_Records supplied:_

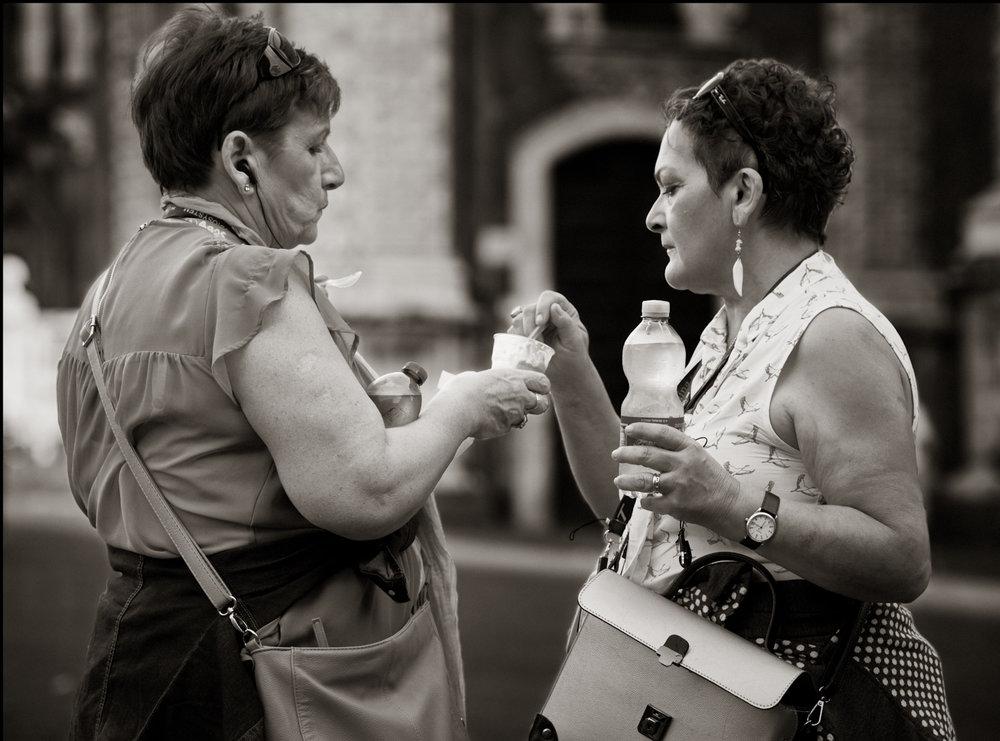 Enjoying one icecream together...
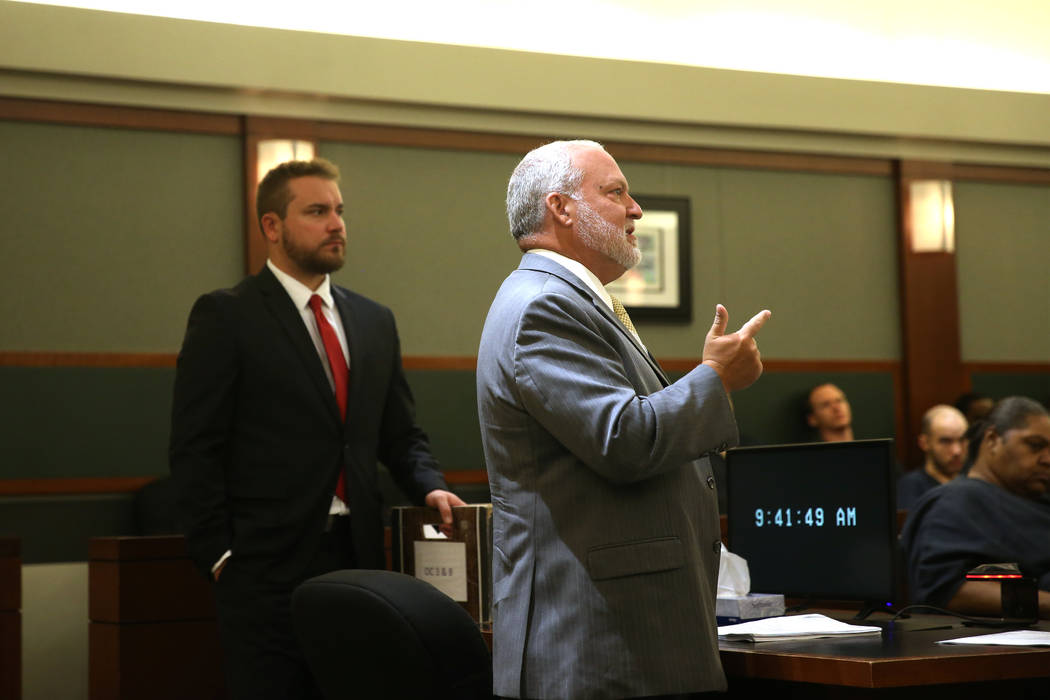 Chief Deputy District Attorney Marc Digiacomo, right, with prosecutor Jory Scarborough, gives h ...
--
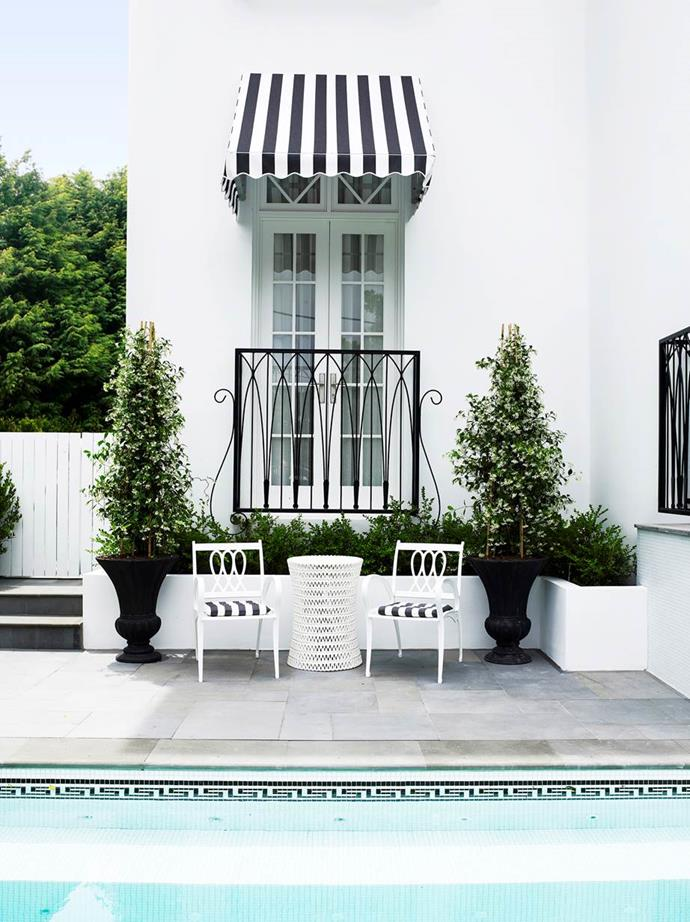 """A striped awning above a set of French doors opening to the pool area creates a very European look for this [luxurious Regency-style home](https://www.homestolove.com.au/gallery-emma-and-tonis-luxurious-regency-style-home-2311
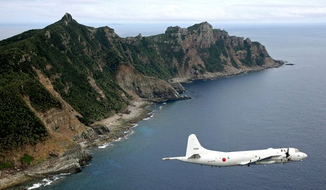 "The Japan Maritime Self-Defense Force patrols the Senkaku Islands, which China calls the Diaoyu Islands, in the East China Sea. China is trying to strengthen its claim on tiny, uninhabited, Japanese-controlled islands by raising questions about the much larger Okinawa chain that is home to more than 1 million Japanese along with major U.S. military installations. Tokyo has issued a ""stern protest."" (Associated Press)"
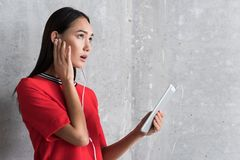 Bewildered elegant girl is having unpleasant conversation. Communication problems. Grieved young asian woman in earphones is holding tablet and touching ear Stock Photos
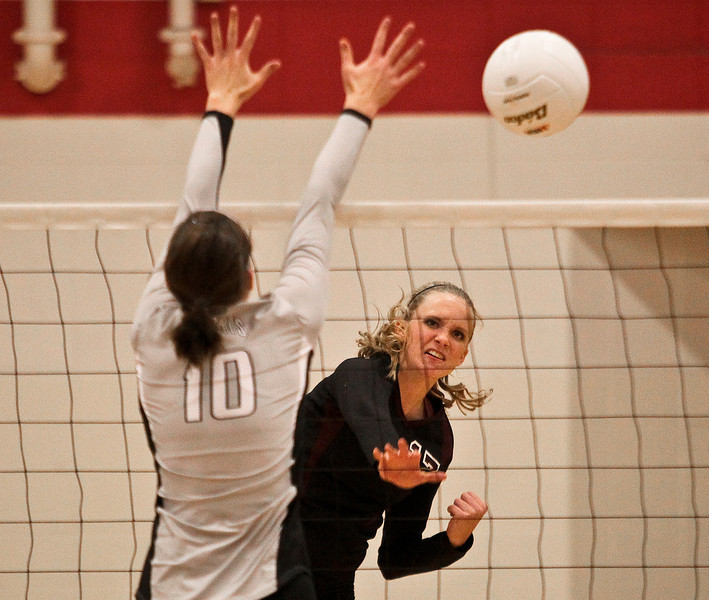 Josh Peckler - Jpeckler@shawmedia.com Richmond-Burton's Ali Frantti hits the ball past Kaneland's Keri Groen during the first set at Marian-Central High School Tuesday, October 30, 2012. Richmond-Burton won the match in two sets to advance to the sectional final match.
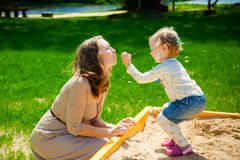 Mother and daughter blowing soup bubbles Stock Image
---
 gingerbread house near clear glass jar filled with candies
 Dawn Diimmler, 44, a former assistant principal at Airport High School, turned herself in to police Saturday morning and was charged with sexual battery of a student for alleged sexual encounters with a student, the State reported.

_Task requirements:_
Every line from the one with "striped awning above" through the one with "Mother and daughter" is to be reproduced exactly as written above, and the pictures are to be dropped.

_Exercise result:_
 """A striped awning above a set of French doors opening to the pool area creates a very European look for this [luxurious Regency-style home](https://www.homestolove.com.au/gallery-emma-and-tonis-luxurious-regency-style-home-2311
 "The Japan Maritime Self-Defense Force patrols the Senkaku Islands, which China calls the Diaoyu Islands, in the East China Sea. China is trying to strengthen its claim on tiny, uninhabited, Japanese-controlled islands by raising questions about the much larger Okinawa chain that is home to more than 1 million Japanese along with major U.S. military installations. Tokyo has issued a ""stern protest."" (Associated Press)"
 Bewildered elegant girl is having unpleasant conversation. Communication problems. Grieved young asian woman in earphones is holding tablet and touching ear Stock Photos
 Josh Peckler - Jpeckler@shawmedia.com Richmond-Burton's Ali Frantti hits the ball past Kaneland's Keri Groen during the first set at Marian-Central High School Tuesday, October 30, 2012. Richmond-Burton won the match in two sets to advance to the sectional final match.
 Mother and daughter blowing soup bubbles Stock Image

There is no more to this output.